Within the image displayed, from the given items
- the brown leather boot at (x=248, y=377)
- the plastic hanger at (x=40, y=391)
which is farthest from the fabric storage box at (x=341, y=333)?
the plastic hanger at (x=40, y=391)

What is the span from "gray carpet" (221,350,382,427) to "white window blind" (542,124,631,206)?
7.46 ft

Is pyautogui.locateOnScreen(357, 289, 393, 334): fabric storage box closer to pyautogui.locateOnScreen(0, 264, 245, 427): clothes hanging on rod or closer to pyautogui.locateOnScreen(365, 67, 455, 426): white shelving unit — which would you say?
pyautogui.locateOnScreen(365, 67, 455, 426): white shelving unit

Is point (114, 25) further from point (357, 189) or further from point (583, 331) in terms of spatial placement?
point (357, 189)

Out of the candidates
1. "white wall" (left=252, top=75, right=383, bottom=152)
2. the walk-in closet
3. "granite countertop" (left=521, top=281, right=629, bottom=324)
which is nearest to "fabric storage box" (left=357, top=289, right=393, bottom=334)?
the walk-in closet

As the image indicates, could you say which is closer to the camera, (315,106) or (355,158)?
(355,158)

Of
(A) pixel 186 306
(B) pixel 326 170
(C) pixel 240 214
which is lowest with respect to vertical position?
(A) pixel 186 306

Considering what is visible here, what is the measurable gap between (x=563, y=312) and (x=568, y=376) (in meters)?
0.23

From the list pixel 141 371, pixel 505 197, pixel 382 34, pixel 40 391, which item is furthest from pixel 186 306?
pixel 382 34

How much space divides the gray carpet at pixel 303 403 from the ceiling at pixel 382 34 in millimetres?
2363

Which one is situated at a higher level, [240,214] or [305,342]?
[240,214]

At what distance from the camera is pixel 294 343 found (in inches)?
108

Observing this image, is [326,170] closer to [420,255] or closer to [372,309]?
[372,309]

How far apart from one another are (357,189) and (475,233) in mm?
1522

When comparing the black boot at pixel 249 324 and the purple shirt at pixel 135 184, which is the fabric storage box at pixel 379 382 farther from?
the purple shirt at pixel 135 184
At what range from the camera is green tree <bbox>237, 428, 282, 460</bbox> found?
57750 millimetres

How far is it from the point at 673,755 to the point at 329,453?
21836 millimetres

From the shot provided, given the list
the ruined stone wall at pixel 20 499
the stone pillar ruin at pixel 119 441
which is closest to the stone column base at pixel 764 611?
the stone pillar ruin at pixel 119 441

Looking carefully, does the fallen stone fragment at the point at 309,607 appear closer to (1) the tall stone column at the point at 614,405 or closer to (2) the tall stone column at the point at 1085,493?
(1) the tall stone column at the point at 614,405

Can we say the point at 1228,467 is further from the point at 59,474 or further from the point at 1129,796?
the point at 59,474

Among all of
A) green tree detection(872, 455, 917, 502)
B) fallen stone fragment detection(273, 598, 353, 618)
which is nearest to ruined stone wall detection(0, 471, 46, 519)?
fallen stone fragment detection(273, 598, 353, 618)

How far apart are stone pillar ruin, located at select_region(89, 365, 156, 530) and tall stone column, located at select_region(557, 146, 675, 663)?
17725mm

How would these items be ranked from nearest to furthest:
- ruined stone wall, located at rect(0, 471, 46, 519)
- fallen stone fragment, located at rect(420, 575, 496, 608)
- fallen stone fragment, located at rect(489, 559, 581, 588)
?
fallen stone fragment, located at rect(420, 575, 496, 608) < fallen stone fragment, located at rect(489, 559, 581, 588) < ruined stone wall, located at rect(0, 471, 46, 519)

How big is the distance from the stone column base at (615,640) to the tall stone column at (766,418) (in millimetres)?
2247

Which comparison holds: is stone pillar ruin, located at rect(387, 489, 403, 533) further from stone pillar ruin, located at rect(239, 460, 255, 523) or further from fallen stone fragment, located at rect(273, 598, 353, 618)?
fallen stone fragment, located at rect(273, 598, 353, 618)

•••••

THE EXERCISE: For this exercise, please retype exactly the lines in the listing from the line with "Observing this image, is" through its last line, both ends included.

WORKED SOLUTION:
Observing this image, is [326,170] closer to [420,255] or closer to [372,309]?
[372,309]

How far apart from one another are (357,189) and (475,233) in mm?
1522

When comparing the black boot at pixel 249 324 and the purple shirt at pixel 135 184, which is the fabric storage box at pixel 379 382 farther from?
the purple shirt at pixel 135 184
At what range from the camera is green tree <bbox>237, 428, 282, 460</bbox> found?
57750 millimetres

How far is it from the point at 673,755 to the point at 329,453?
21836 millimetres

From the shot provided, given the list
the ruined stone wall at pixel 20 499
the stone pillar ruin at pixel 119 441
which is closest to the stone column base at pixel 764 611?
the stone pillar ruin at pixel 119 441

Looking carefully, does the fallen stone fragment at the point at 309,607 appear closer to (1) the tall stone column at the point at 614,405 or closer to (2) the tall stone column at the point at 1085,493?
(1) the tall stone column at the point at 614,405

Can we say the point at 1228,467 is further from the point at 59,474 or further from the point at 1129,796?
the point at 59,474

Among all of
A) green tree detection(872, 455, 917, 502)
B) fallen stone fragment detection(273, 598, 353, 618)
which is nearest to ruined stone wall detection(0, 471, 46, 519)?
fallen stone fragment detection(273, 598, 353, 618)

How far apart are stone pillar ruin, located at select_region(89, 365, 156, 530) and tall stone column, located at select_region(557, 146, 675, 663)?
17725mm

How would these items be ranked from nearest to furthest:
- ruined stone wall, located at rect(0, 471, 46, 519)
- fallen stone fragment, located at rect(420, 575, 496, 608)
- fallen stone fragment, located at rect(489, 559, 581, 588)
?
fallen stone fragment, located at rect(420, 575, 496, 608) < fallen stone fragment, located at rect(489, 559, 581, 588) < ruined stone wall, located at rect(0, 471, 46, 519)

How big is the distance from the stone column base at (615,640) to the tall stone column at (766,418) (in millimetres)?
2247

Which comparison holds: is stone pillar ruin, located at rect(387, 489, 403, 533) further from stone pillar ruin, located at rect(239, 460, 255, 523) or further from fallen stone fragment, located at rect(273, 598, 353, 618)?
fallen stone fragment, located at rect(273, 598, 353, 618)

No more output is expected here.